Should Facebook pay us for our puppy pictures?

Of course, the idea sounds crazy. Posting puppies on Facebook is not a chore. We love it: Facebook’s 1.4 billion daily users spend the better part of an hour on it every day. It’s amazing that we don’t have to pay for it.

And yet the idea is gaining momentum in Silicon Valley and beyond: Facebook and the other technological Goliaths offering free online services — from which they harvest data from and about their users — should pay for every nugget of information they reap.

The spring break pictures on Instagram, the YouTube video explaining Minecraft tactics, the internet searches and the Amazon purchases, even your speed following Waze on the way to spend Thanksgiving with your in-laws — this data is valuable.
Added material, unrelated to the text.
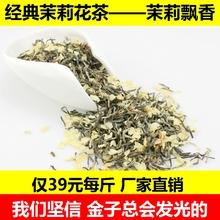 2017年新茶徽邹浓香型茉莉花茶一级茉莉飘香白雪茶叶500克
It will become more valuable, potentially much more so, in the not-too-distant future.

Getting companies to pay transparently for the information will not just provide a better deal for the users whose data is scooped up as they go about their online lives. It will also improve the quality of the data on which the information economy is being built. And it could undermine the data titans’ stranglehold on technology’s future, breathing fresh air into an economy losing its vitality.

The idea has been around for a bit. Jaron Lanier, a tech philosopher and virtual-reality pioneer who works for Microsoft Research, proposed it in his 2013 book “Who Owns the Future?” as a needed corrective to an online economy mostly financed by advertisers’ covert manipulation of users’ consumer choices.

It is being picked up in “Radical Markets,” a book due out shortly from Eric A. Posner of the University of Chicago Law School and E. Glen Weyl, principal researcher at Microsoft. And it is playing into European efforts to collect tax revenue from U.S. internet giants.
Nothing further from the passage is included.